PROBLEM TO WORK ON:
Print the lines of the listing below without changes, from the line containing "Visible in this" through the end of the listing.

RECORDS PROVIDED:
......

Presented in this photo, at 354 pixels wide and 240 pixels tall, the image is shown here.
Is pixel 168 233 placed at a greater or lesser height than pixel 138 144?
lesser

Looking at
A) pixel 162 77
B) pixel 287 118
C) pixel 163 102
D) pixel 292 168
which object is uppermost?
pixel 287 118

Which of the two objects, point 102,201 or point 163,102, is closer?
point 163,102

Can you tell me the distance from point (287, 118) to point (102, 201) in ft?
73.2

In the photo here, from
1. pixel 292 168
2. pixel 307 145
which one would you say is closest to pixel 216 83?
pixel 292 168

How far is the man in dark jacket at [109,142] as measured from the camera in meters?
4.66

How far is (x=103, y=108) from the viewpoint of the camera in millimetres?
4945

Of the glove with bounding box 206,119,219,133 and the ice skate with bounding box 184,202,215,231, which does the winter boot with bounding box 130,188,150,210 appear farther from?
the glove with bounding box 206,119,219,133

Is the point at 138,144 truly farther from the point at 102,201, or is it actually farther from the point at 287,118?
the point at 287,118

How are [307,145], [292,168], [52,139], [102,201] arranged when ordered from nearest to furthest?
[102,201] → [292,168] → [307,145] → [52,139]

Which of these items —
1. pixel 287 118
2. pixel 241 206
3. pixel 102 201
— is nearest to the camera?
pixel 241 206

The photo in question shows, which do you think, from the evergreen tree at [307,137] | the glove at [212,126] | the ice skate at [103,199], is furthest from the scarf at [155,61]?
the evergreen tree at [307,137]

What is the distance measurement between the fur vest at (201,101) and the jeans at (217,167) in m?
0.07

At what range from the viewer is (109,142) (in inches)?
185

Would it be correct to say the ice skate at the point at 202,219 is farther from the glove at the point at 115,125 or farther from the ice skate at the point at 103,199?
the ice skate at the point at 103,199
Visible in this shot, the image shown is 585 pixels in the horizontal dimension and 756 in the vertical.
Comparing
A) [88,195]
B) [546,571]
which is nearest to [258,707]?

......

COMPLETED EXERCISE:
Visible in this shot, the image shown is 585 pixels in the horizontal dimension and 756 in the vertical.
Comparing
A) [88,195]
B) [546,571]
which is nearest to [258,707]?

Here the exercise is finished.